At most of these tombs you will find separate entrances for men and women, places to pray.  Usually you will see people there saying prayers or reciting psalms.  There is often a beit midrash (study hall) on site.  I've been to several of these places — Rambam (Maimonides), Honi Hamaagal ("the circle maker), and the biggest and best known, Shimon Bar Yochai's tomb in Meron.

Yesterday we visited the tomb of Yehuda Hanasi in Beit Shearim.  I'm disappointed by the lack of attention paid to Yehuda Hanasi.  There was pretty much on one at his tomb other than tourists.  He is a far more important figure historically than many lesser rabbis who have much bigger crowds learning and praying at the tombs.
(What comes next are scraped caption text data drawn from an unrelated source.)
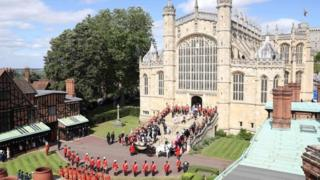 The Knights of the Garter, guards, military and members of the Royal Family surround the west steps at St George's Chapel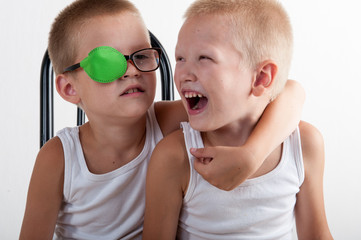 Two happy children play together in room. Boys brothers on white background. Сhild in glasses with green occluder. Ortopad Boys Eye Patches Nozzle for glasses to treat strabismus (lazy eye)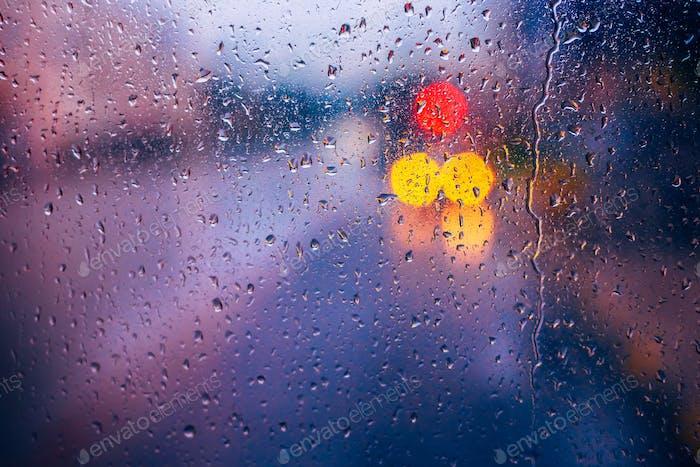 Water Drops Of Rain On Blue Glass Background. Street  Bokeh Ligh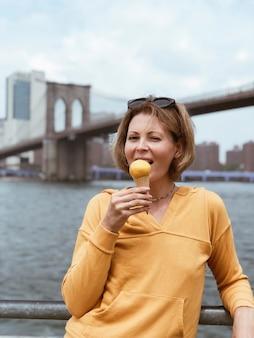 Туристическая красивая женщина ест рожок мороженого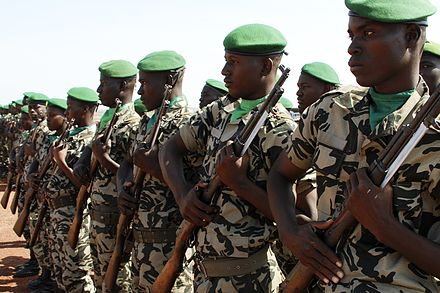 Do groups have rights? Some argue that when soldiers bond in combat, the group becomes like an organism in itself and has rights which trump the rights of any individual soldier. Malian Soldiers.jpg
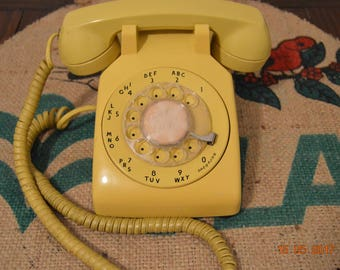 Vintage yellow rotary telephone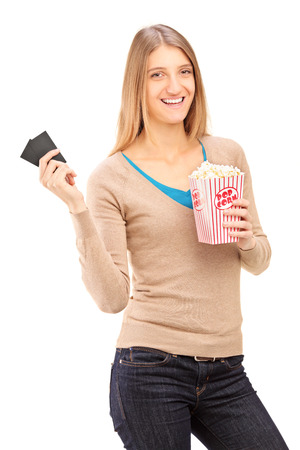 Girl holding two movie tickets and box of popcorn isolated on white background photo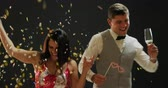 торжества : Front view close up of a smartly dressed smiling young Caucasian couple holding glasses of champagne, dancing under falling confetti and balloons, and posing for a picture with party photo props at a party, against a black background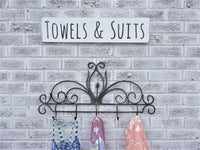 Towels and Suit sign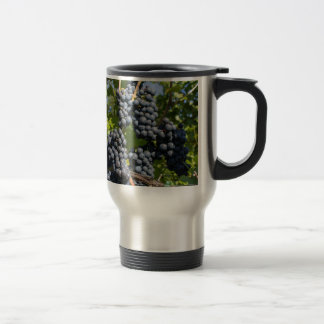 Bunch of blue grapes travel mug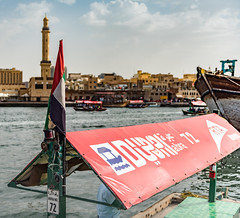 Abra (Aleem Yousaf) Tags: downtown colorful dof flag boats ship docks afternoon asia middle east town bur dubai water taxi outside shallow bright flickr pretty rta transportation authority mosque minaret united arab emirates travel tourist camera nikon 2470mm nikkor abra 72 creek sign building boat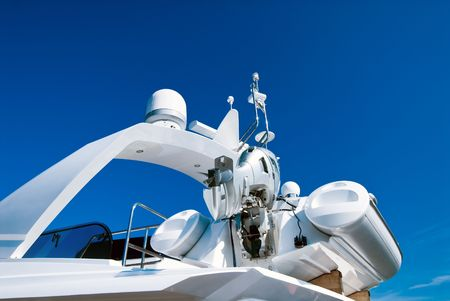 motorboat: Top of modern yacht with motor-boat over blue sky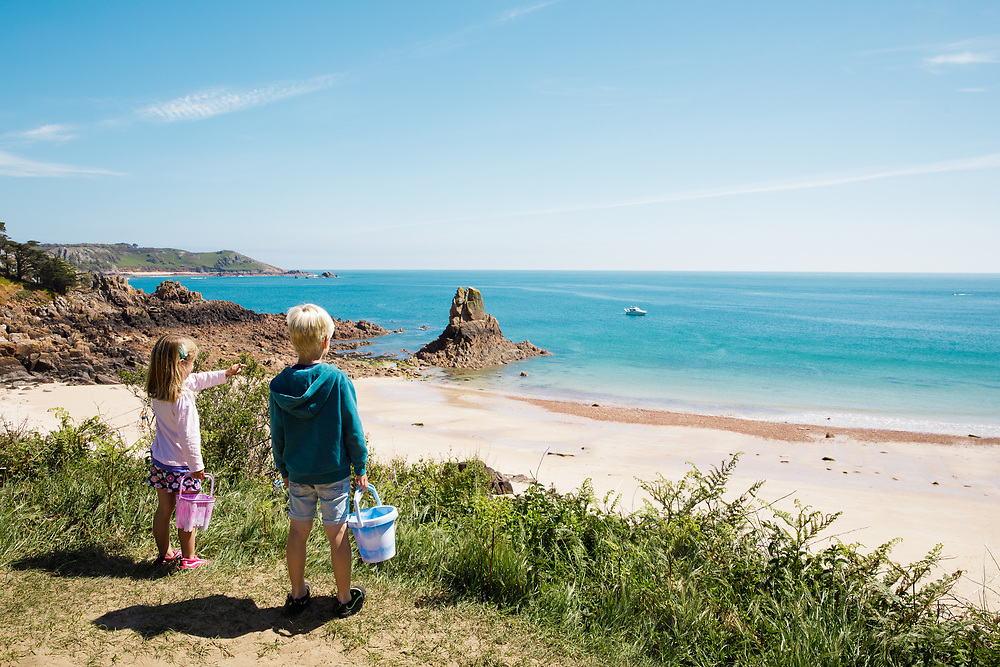 Children holding buckets looking out over the hidden cove Beauport beach on a sunny spring day in Jersey, Channel Islands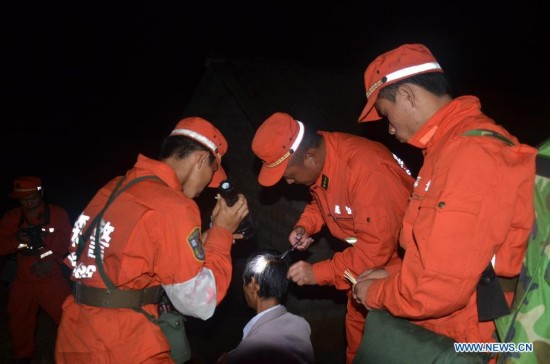 Rescuers treats a wounded villager at Mangla Village of Yongping Township at Jinggu County of Pu'er City, southwest China's Yunnan Province, Oct. 8, 2014.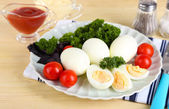 Boiled eggs on plate on napkin on wooden table — Stock Photo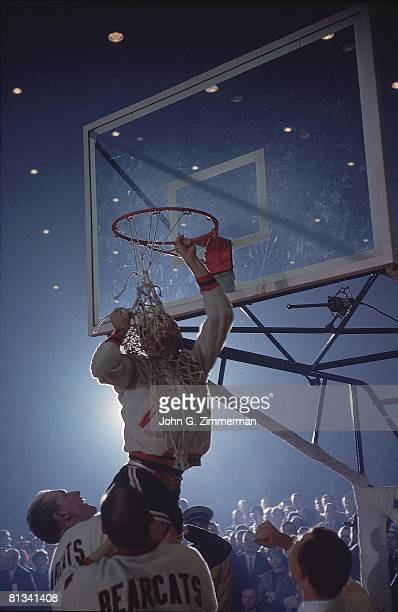 College Basketball NCAA Final Four Cincinnati Larry Shingleton victorious cutting down net after winning championship game vs Ohio State Cover...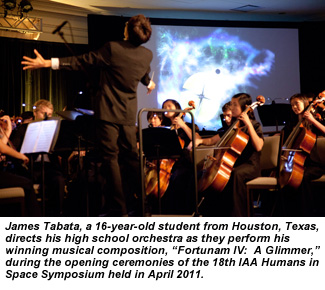James Tabata, a 16-year-old student from Houston, Texas, directs his high school orchestra as they perform his winning musical composition, Fortunam IV:  A Glimmer, during the opening ceremonies of the 18th IAA Humans in Space Symposium held in April 2011.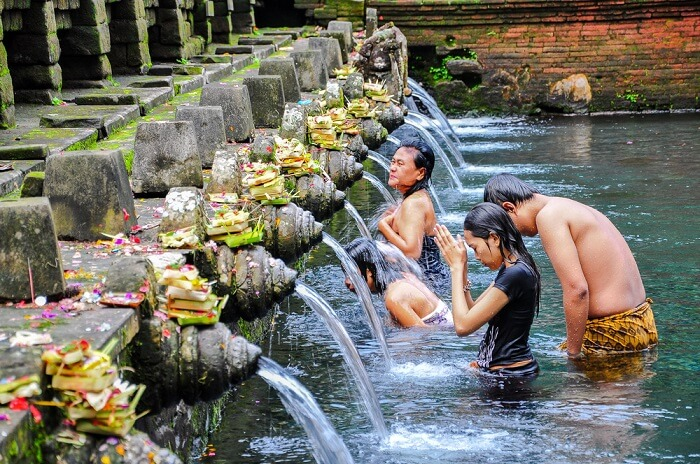 holy water ritual bath in bali temple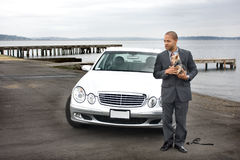Business Man Luxury Car and Dog at Lake. Next to a pier stock photo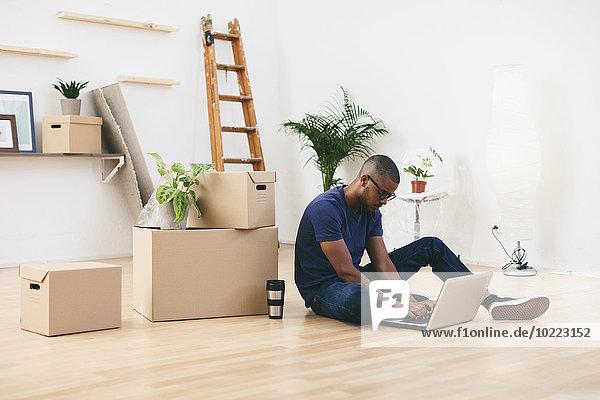 Junger Mann sitzt neben Pappkartons in seiner neuen Wohnung mit Laptop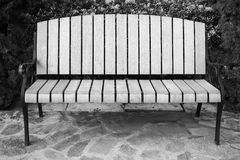 Classic garden bench. In black and white royalty free stock photos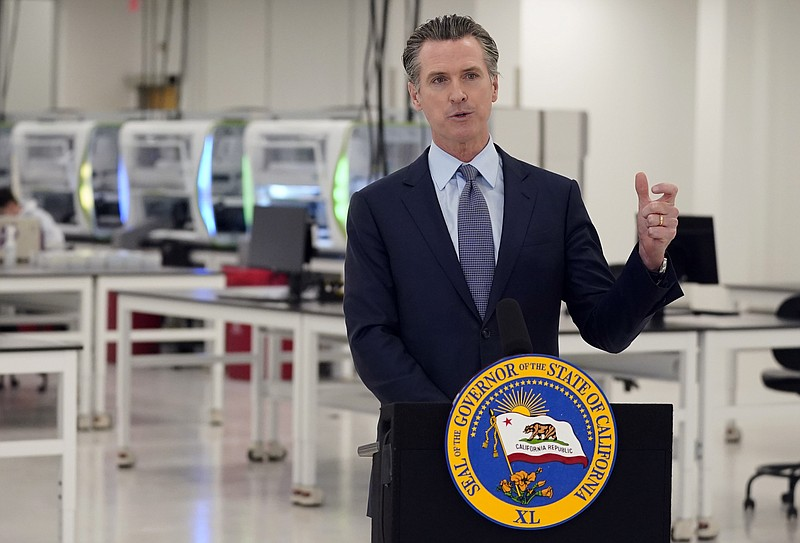 In this Oct. 30, 2020, file photo, California Gov. Gavin Newsom speaks at a C...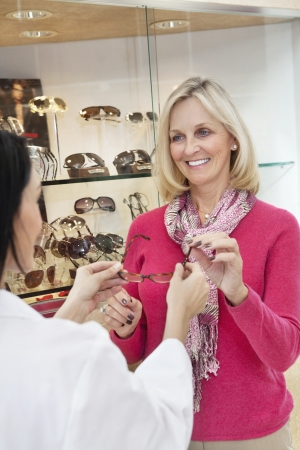 Happy senior woman taking glasses from optician in store Stock Photo - 20766920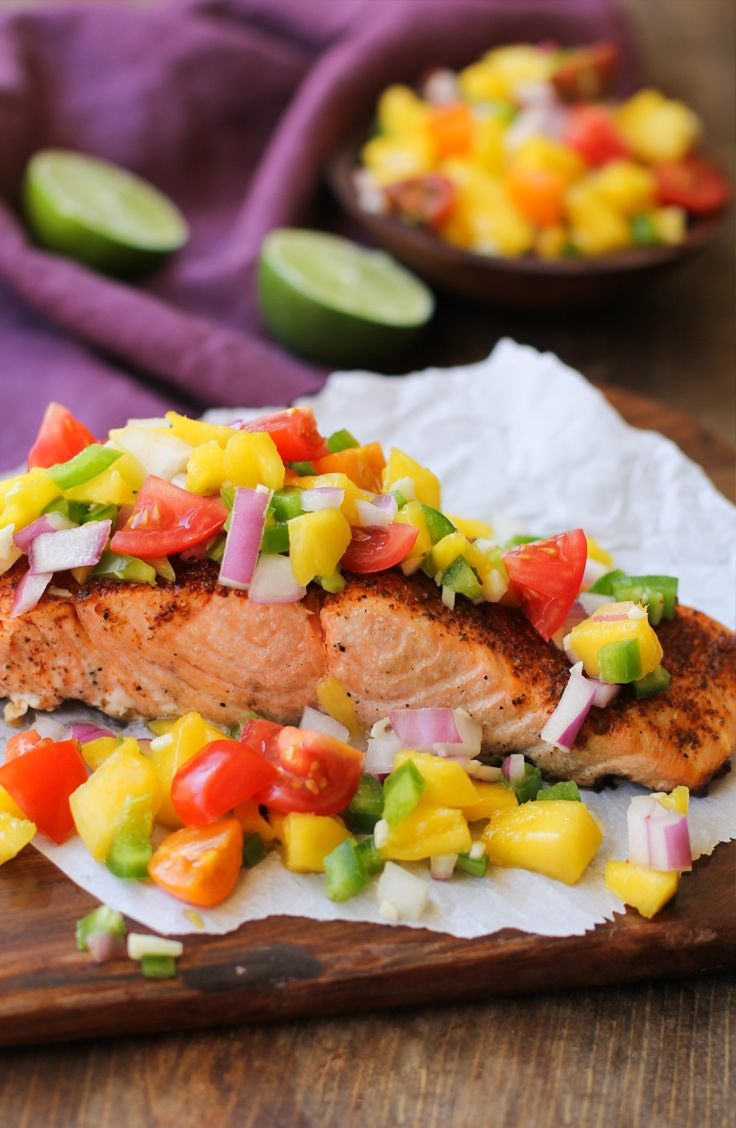 Toped with mango salsa, this grilled trout recipe is to delicious to miss out on!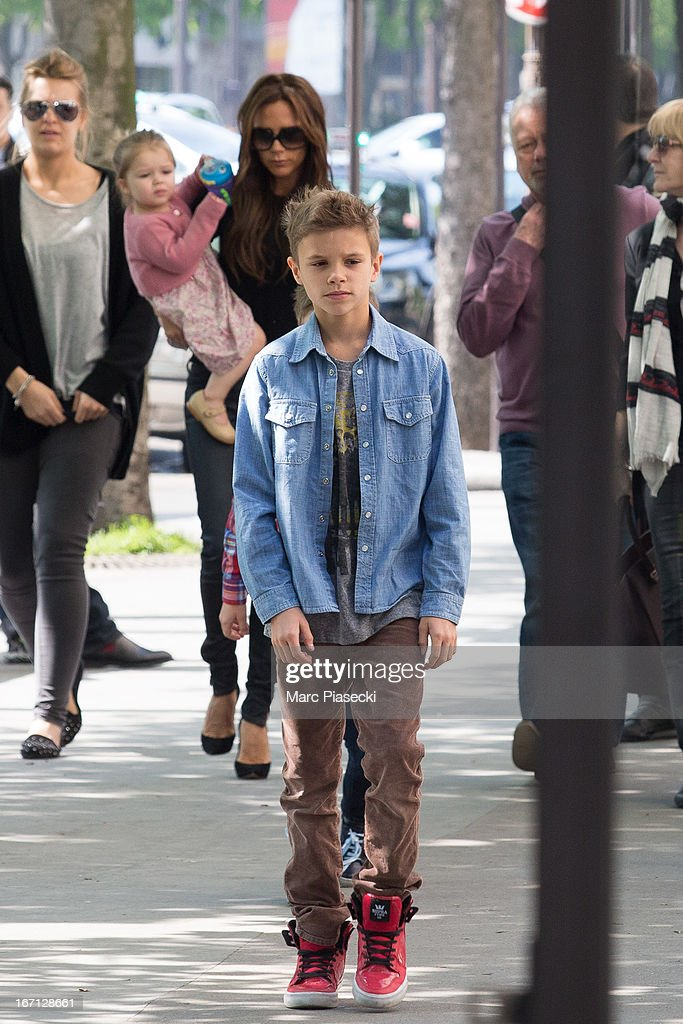 Victoria Beckham, Harper Seven Beckham and Romeo James Beckham are seen arriving at the 'Matignon' restaurant on April 21, 2013 in Paris, France.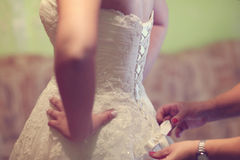 Helfende Braut der Brautjungfer, zum ihres Kleides zu binden Stockfotografie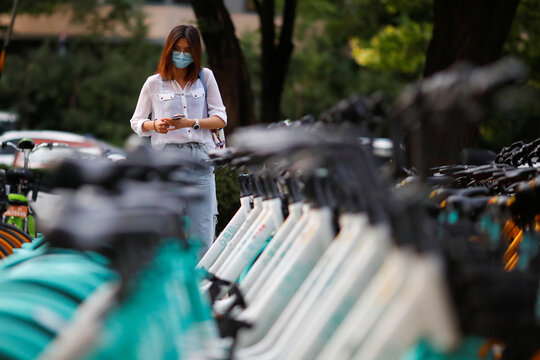A woman uses her phone to unlock a Didi shared bicycle in the Central Business District in Beijing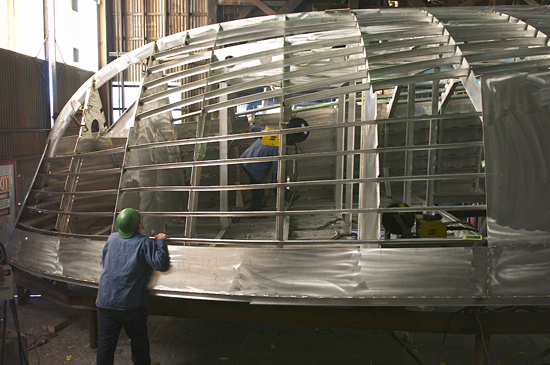 Workers at Gladding-Hearn Shipbuilding assemble the aluminum hull of Tioga.
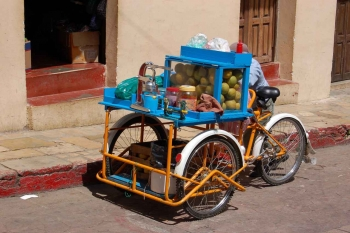 A street food seller who is riding a three wheeled bicycle.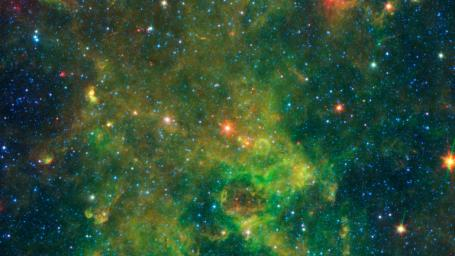 An age-defying star called IRAS 19312+1950 stands out as extremely bright inside a large, chemically rich cloud of material, as shown in this image from NASA's Spitzer Space Telescope.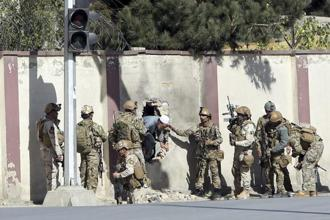 Afghan security personnel rescue a man from the Shamshad TV compound after an attack in Kabul last week. Photo: PTI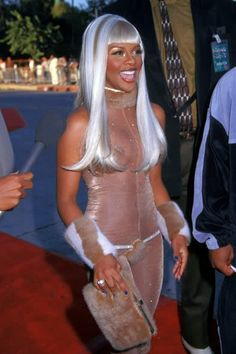 It's been so hard to find images of Lil Kim in this outfit. One of my favorite ones she wore. 1993
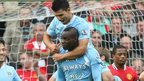 Mario Balotelli with team mate Sergio Aguero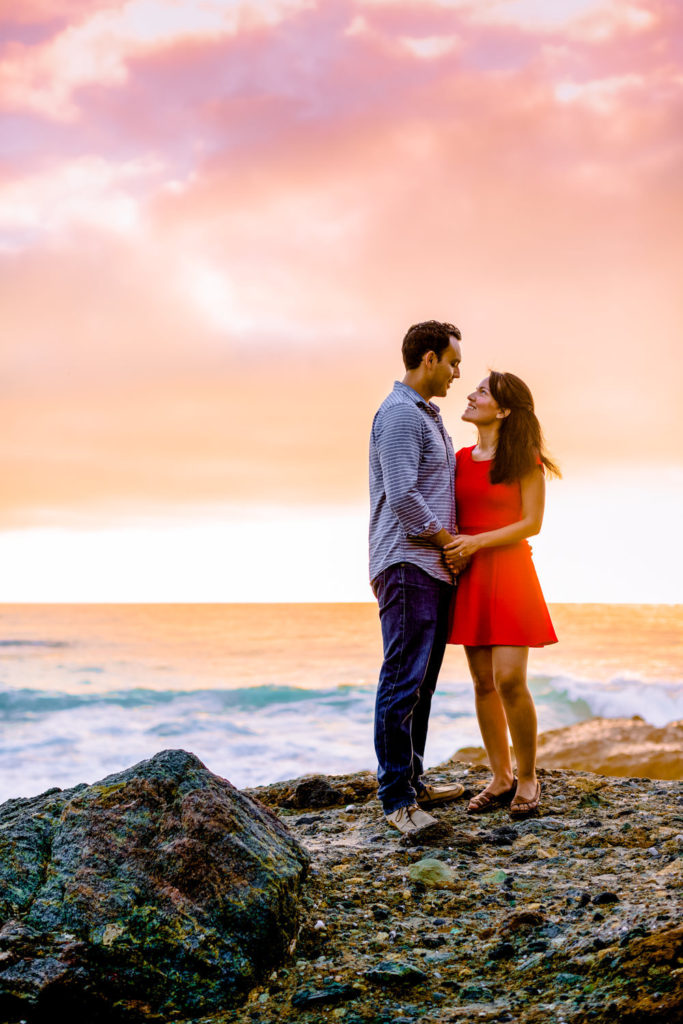 Couple portrait with a beautiful sunset at their Laguna Beach engagement session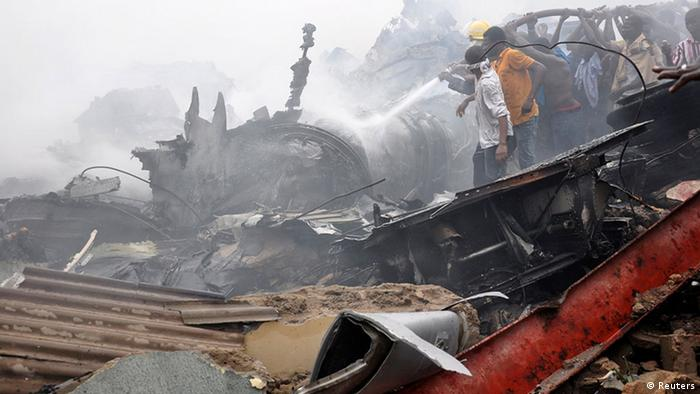 Emergency workers and volunteers hose down wreckage at the scene of a plane crash in Nigeria's commercial capital Lagos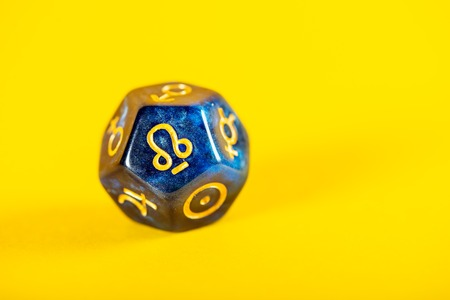 Astrology Dice with symbol of Rahu on Yellow Background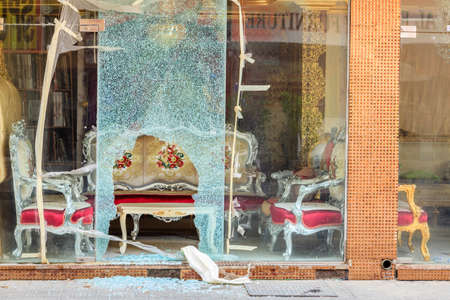Broken window of a furniture shop in Sharjah, UAE Stock Photo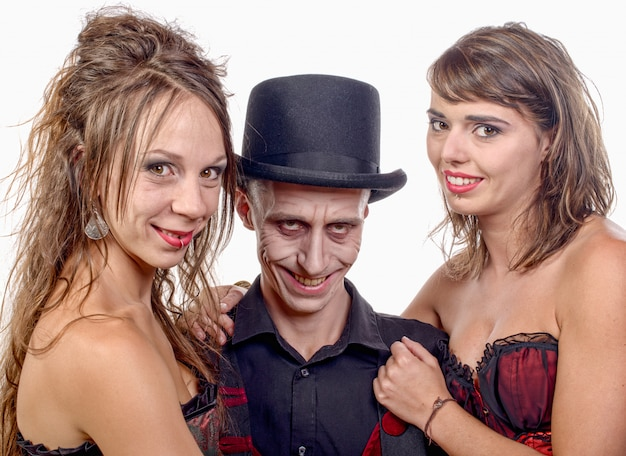 Women and a man in disguise vampire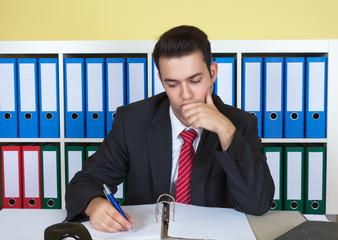 Junger Geschäftsmann im Büro arbeitet konzentriert
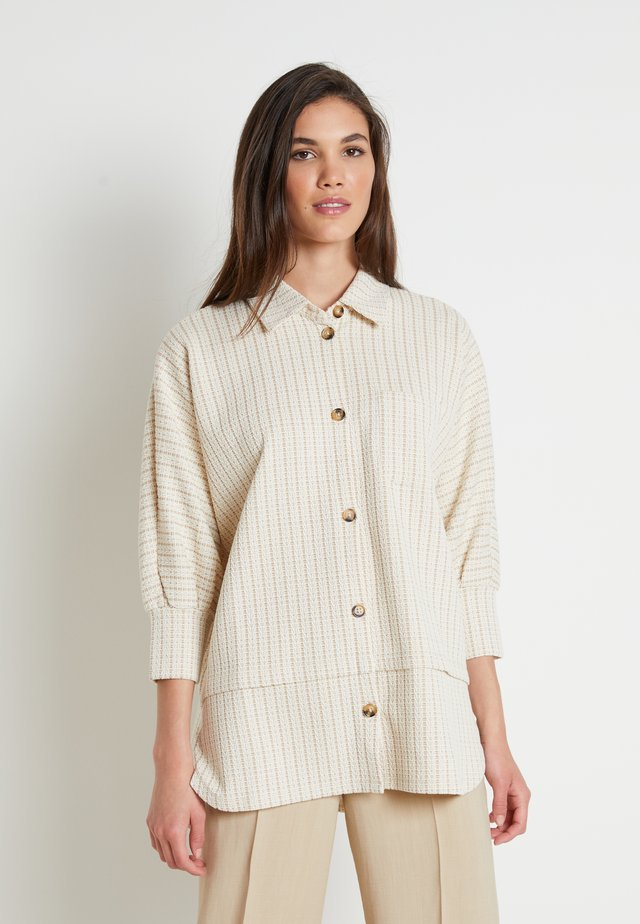 EMILIA - Long sleeved top - beige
Yehuda Hanasi was the editor of the Mishnah.  In the early 3rd century, around 200-220, he took all of the oral teachings that were circulating then as "Torah sh'ba'al peh," the Orah Torah, and he selected among competing versions of teachings and organized them into the form we know as the Mishnah.  The Mishnah, in turn, went on to become the basis for both the Palestinian and Babylonian Talmuds.  If it were not for the work of Yehuda Hanasi, the path forward for Jewish learning would have been very different indeed.  The Talmud as we know it may never have come into existence.  Who knows what could have happened to Jewish learning ?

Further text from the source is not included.